◆ **What you will do**: Rewrite these records with every "point" changed to "location", keeping everything else the same.

(Data listing)
* Start *

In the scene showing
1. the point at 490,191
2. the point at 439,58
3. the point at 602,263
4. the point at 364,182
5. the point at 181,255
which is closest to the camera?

* End *

◆ **Written answer**:
In the scene showing
1. the location at 490,191
2. the location at 439,58
3. the location at 602,263
4. the location at 364,182
5. the location at 181,255
which is closest to the camera?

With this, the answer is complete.